From next week (Monday 28th June), a National Rail Flexi Season Ticket will be available to buy for commuters who are planning to travel into the office a few times a week.

Being introduced to cater for the new trend of hybrid working, it has been estimated by the Government that between £60 and £350 could be saved annually on selected journeys.

These tickets cover standard class only and are paperless, meaning commuters will either need a smartphone or a smartcard to utilise this option. In addition, these tickets do not cover Transport for London services, including the Underground or buses within London.

The transport secretary, Grant Shapps, stated that these tickets would match “modern day working habits”:

As we kickstart the biggest reforms to our railways in a generation, flexible season tickets are the first step. They give us greater freedom and choice about how we travel, simpler ticketing and a fairer fare.

Matthew Fell, CBI Chief UK Policy Director, also said:

The introduction of flexible season tickets will help to ensure rail travel remains an affordable and realistic option for commuters while future-proofing a network which has a key role to play in the UK’s decarbonisation ambitions.

However, there has been significant criticism garnered over the introduction of this new season ticket – namely questions about the actual amount of money commuters will save and whether this ticket provides the flexibility it claims to.

Tony Miles, rail expert and contributor to Modern Railways magazine, told the BBC:

These really aren’t season tickets. This is a bulk purchase of tickets.

A season ticket effectively gives you unlimited travel.
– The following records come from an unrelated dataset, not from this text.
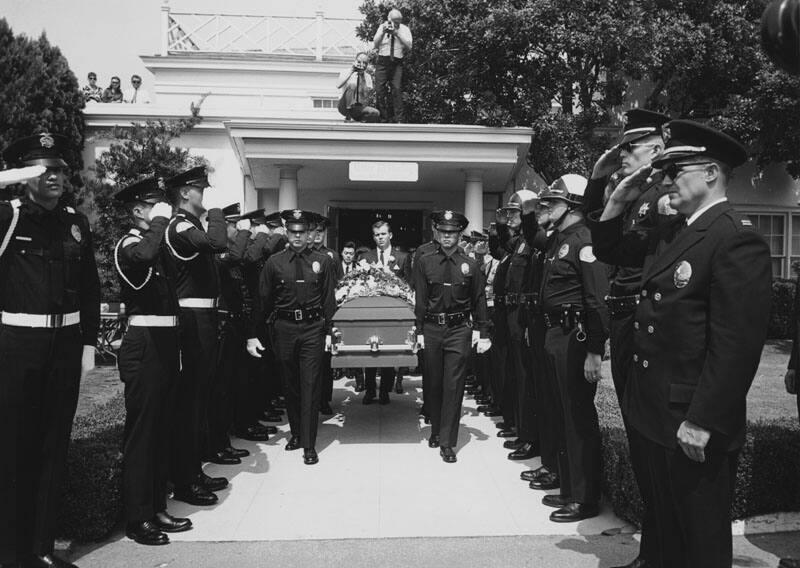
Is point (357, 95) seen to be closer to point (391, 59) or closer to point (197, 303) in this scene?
point (391, 59)

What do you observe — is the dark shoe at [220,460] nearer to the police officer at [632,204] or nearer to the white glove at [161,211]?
the white glove at [161,211]

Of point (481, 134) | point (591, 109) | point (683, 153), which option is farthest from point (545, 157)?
Answer: point (683, 153)

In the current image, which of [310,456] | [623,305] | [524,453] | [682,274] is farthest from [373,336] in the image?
[682,274]

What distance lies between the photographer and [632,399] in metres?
2.80

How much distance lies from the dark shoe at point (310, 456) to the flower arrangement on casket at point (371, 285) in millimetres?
1619

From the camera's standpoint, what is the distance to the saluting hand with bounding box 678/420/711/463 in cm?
235

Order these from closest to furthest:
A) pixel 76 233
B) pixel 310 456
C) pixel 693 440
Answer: pixel 693 440 < pixel 76 233 < pixel 310 456

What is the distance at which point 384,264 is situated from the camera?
26.7 ft

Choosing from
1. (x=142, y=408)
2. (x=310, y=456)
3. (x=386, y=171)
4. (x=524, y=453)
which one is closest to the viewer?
(x=142, y=408)

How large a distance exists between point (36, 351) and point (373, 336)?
3136 mm

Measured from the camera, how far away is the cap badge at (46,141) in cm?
350

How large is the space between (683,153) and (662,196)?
79 cm

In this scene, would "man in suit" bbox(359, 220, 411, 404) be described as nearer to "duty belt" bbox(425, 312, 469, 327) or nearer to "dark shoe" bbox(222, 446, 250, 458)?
"duty belt" bbox(425, 312, 469, 327)

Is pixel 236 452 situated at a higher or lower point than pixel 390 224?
lower
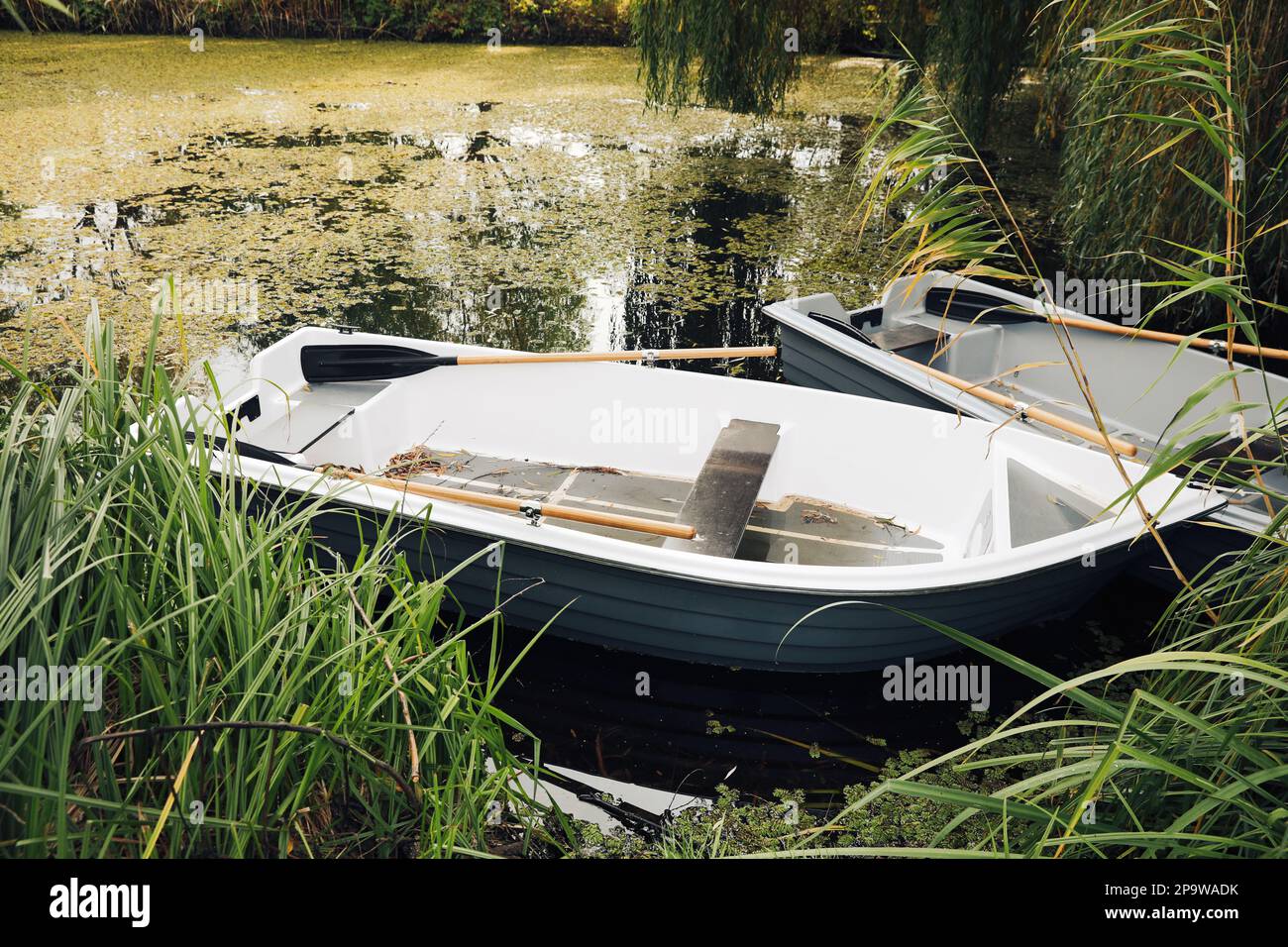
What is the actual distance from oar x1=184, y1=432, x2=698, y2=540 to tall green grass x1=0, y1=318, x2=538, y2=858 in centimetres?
90

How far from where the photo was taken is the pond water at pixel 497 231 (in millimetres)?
2846

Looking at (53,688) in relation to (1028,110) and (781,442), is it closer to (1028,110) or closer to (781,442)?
(781,442)

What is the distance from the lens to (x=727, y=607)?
2.67m

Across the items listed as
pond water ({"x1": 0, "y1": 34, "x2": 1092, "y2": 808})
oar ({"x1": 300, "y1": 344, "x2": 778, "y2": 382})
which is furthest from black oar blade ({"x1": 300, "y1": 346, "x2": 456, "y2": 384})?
pond water ({"x1": 0, "y1": 34, "x2": 1092, "y2": 808})

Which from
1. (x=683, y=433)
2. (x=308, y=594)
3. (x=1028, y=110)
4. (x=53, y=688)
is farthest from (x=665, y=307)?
(x=1028, y=110)

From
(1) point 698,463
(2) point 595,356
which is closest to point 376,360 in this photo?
(2) point 595,356

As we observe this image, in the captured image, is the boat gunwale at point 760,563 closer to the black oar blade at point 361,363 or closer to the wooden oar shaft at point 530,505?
the wooden oar shaft at point 530,505

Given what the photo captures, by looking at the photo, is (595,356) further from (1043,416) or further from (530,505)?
(1043,416)

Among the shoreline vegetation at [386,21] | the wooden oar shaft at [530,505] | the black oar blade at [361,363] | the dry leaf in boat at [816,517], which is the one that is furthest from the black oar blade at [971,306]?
the shoreline vegetation at [386,21]

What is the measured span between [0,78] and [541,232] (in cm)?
660

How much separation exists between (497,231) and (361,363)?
305 cm

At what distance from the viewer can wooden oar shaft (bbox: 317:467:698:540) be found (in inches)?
106

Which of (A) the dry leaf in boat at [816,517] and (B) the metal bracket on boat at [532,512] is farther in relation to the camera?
(A) the dry leaf in boat at [816,517]

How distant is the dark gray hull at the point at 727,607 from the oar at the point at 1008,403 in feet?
1.34
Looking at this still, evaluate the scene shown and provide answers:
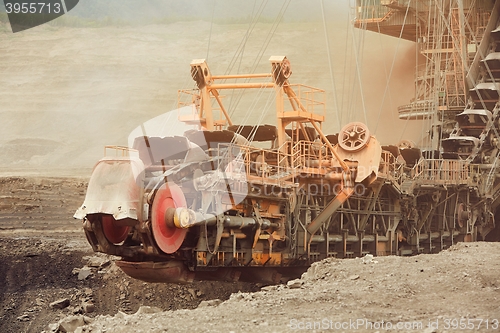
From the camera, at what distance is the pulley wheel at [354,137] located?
17.5 m

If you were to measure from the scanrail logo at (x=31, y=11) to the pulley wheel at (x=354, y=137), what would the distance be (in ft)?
72.8

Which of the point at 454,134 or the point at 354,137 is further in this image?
the point at 454,134

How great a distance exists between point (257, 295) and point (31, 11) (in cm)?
3742

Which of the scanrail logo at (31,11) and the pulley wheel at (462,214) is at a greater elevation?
the scanrail logo at (31,11)

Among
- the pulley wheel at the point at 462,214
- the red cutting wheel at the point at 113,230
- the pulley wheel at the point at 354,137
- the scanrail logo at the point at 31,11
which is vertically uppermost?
the scanrail logo at the point at 31,11

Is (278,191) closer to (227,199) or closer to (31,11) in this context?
(227,199)

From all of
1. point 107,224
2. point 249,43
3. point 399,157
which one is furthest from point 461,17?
point 249,43

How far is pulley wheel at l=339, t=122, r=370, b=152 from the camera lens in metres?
17.5

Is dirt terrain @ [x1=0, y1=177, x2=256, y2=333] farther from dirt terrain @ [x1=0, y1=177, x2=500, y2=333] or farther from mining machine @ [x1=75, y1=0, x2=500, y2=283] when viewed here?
mining machine @ [x1=75, y1=0, x2=500, y2=283]

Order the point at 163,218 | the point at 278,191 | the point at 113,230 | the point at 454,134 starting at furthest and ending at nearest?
the point at 454,134 → the point at 278,191 → the point at 113,230 → the point at 163,218

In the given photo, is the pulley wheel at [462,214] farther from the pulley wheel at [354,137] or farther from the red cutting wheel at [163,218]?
the red cutting wheel at [163,218]

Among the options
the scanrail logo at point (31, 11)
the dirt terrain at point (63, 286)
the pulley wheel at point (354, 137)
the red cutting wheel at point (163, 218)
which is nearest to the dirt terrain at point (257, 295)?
the dirt terrain at point (63, 286)

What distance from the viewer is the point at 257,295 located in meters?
11.1

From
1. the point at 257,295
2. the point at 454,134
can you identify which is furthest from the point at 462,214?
the point at 257,295
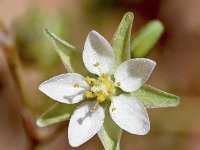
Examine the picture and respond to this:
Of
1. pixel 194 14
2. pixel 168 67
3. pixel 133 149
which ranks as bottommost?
pixel 133 149

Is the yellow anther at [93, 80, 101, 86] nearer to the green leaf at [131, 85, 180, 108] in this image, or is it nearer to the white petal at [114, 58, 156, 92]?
the white petal at [114, 58, 156, 92]

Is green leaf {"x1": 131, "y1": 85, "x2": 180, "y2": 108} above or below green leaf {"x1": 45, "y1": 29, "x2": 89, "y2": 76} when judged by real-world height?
below

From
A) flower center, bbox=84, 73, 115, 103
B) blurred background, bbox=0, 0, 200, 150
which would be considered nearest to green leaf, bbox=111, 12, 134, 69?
flower center, bbox=84, 73, 115, 103

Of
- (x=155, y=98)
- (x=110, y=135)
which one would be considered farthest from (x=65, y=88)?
(x=155, y=98)

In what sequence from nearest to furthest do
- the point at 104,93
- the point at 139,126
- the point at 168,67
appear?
1. the point at 139,126
2. the point at 104,93
3. the point at 168,67

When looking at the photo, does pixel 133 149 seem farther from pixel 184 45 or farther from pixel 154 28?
pixel 154 28

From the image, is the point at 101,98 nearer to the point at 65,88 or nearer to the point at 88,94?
the point at 88,94

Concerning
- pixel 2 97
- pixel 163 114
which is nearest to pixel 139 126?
pixel 163 114

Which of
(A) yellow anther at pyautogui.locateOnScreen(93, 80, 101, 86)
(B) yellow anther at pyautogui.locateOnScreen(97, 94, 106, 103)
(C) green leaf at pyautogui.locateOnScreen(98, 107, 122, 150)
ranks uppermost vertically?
(A) yellow anther at pyautogui.locateOnScreen(93, 80, 101, 86)
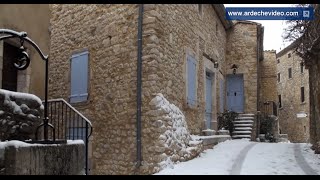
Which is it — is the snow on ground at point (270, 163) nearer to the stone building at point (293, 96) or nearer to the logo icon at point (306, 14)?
the logo icon at point (306, 14)

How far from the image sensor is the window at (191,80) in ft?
31.7

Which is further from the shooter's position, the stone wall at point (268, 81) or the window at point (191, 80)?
the stone wall at point (268, 81)

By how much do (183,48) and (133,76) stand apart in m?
1.88

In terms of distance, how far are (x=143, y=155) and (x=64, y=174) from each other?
2781 millimetres

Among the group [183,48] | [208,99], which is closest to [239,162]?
[183,48]

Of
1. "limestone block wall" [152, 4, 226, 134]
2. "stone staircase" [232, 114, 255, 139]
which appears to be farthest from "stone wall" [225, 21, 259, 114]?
"limestone block wall" [152, 4, 226, 134]

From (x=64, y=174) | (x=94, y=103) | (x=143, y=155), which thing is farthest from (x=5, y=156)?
(x=94, y=103)

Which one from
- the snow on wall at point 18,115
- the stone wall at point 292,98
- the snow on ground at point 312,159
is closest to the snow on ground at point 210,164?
the snow on ground at point 312,159

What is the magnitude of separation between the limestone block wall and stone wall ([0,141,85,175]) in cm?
288

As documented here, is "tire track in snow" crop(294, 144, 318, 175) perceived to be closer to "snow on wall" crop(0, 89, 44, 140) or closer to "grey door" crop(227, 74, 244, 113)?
→ "snow on wall" crop(0, 89, 44, 140)

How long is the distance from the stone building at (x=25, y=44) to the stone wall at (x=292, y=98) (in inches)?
808

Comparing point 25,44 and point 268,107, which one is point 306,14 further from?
point 268,107
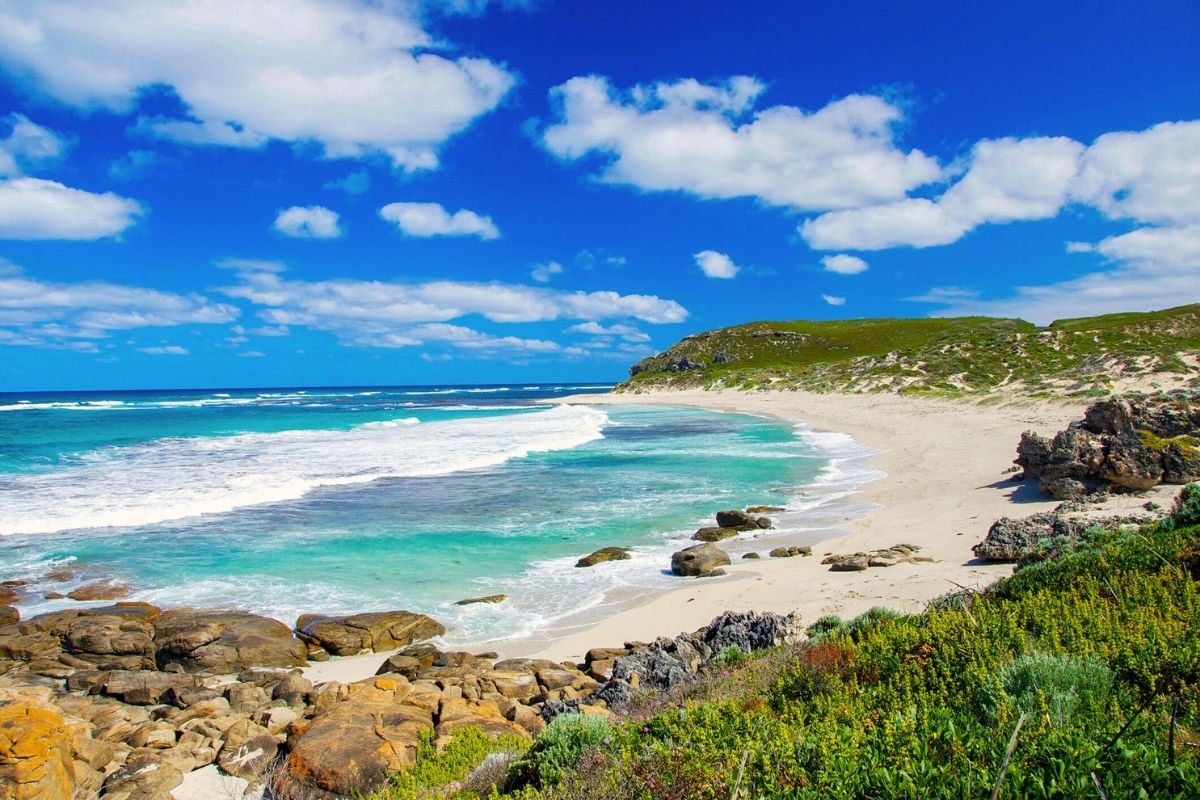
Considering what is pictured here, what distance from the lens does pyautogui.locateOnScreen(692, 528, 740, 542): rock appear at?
16266 mm

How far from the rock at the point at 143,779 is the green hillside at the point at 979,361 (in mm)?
42748

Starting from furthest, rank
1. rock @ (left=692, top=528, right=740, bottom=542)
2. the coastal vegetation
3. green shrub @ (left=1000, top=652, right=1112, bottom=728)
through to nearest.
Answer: rock @ (left=692, top=528, right=740, bottom=542), green shrub @ (left=1000, top=652, right=1112, bottom=728), the coastal vegetation

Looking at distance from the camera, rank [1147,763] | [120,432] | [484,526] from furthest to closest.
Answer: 1. [120,432]
2. [484,526]
3. [1147,763]

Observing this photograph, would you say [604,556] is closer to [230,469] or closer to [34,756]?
[34,756]

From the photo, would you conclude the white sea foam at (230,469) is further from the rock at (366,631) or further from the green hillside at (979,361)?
the green hillside at (979,361)

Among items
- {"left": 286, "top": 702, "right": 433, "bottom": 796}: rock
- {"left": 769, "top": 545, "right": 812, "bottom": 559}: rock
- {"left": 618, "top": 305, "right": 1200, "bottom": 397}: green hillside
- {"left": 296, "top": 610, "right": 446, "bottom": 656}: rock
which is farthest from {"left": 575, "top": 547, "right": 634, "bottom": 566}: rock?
{"left": 618, "top": 305, "right": 1200, "bottom": 397}: green hillside

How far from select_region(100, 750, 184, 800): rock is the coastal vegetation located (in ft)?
9.10

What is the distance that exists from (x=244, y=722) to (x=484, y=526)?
10.7 meters

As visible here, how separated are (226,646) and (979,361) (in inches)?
2426

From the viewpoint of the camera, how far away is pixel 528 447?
37500 mm

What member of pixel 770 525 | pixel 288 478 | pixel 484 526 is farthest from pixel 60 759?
pixel 288 478

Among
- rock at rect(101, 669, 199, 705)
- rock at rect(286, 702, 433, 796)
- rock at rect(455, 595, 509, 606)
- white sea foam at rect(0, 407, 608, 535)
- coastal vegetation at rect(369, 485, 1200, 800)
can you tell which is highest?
coastal vegetation at rect(369, 485, 1200, 800)

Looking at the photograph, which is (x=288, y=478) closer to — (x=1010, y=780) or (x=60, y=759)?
(x=60, y=759)

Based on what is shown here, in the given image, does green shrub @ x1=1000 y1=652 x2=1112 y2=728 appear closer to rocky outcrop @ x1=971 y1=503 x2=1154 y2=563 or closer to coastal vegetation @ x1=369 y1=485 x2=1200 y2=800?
coastal vegetation @ x1=369 y1=485 x2=1200 y2=800
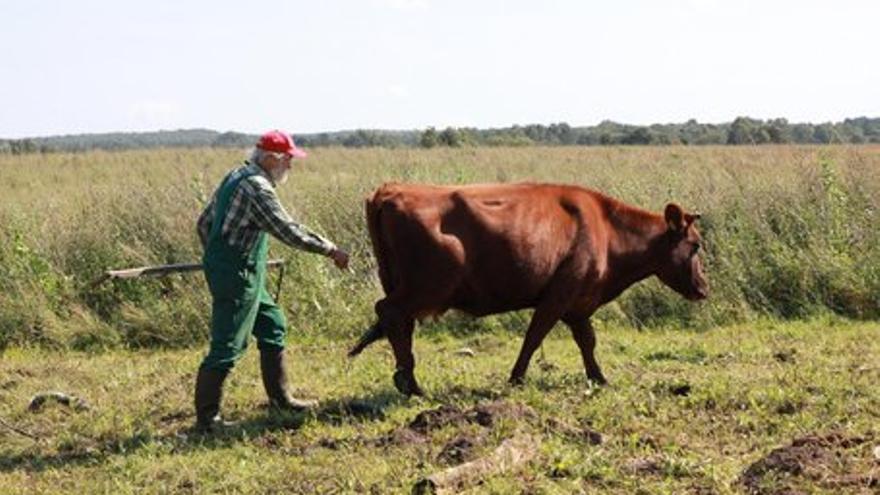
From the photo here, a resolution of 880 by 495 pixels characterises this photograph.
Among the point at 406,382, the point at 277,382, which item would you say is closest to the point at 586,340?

The big difference with this is you’re buying a fixed number of journeys at a discount price but if you decide at a weekend to do some extra journeys that will start ticking off your credit.

Similarly, The Guardian calculated that many commuters would only save money compared with a walk-up ticket if they travelled at peak times for all eight days a month. It further found that, on some routes, this flexi ticket worked out to be more expensive than a daily anytime return.

Alice Ridley, of Campaign for Better Transport, also shared her doubts concerning whether this would convince commuters to return to using public transport:

There’s a danger that people will change the way they commute and start driving, and we wanted flexible tickets to encourage people back onboard trains. We don’t think these tickets are going to do that or provide the savings that people had hoped for.

This scheme comes as part of a wider reform of the rail industry which will see a new public body, Great British Railways, integrate the railways, own the infrastructure, collect fare revenue, run and plan the network, and set most fares and timetables.